[Provided information]

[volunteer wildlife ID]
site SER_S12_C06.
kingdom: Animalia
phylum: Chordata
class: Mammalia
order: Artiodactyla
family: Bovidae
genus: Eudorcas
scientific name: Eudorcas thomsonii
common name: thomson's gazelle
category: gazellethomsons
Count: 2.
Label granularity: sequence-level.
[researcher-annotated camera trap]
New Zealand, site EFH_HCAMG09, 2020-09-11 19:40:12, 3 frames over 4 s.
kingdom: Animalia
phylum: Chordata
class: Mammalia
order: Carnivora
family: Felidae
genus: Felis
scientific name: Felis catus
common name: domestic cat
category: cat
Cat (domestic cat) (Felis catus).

[/Provided information]

* [Exercise details] Could you type out every entry again exactly as it stands?

* [Result of the exercise]
[volunteer wildlife ID]
site SER_S12_C06.
kingdom: Animalia
phylum: Chordata
class: Mammalia
order: Artiodactyla
family: Bovidae
genus: Eudorcas
scientific name: Eudorcas thomsonii
common name: thomson's gazelle
category: gazellethomsons
Count: 2.
Label granularity: sequence-level.
[researcher-annotated camera trap]
New Zealand, site EFH_HCAMG09, 2020-09-11 19:40:12, 3 frames over 4 s.
kingdom: Animalia
phylum: Chordata
class: Mammalia
order: Carnivora
family: Felidae
genus: Felis
scientific name: Felis catus
common name: domestic cat
category: cat
Cat (domestic cat) (Felis catus).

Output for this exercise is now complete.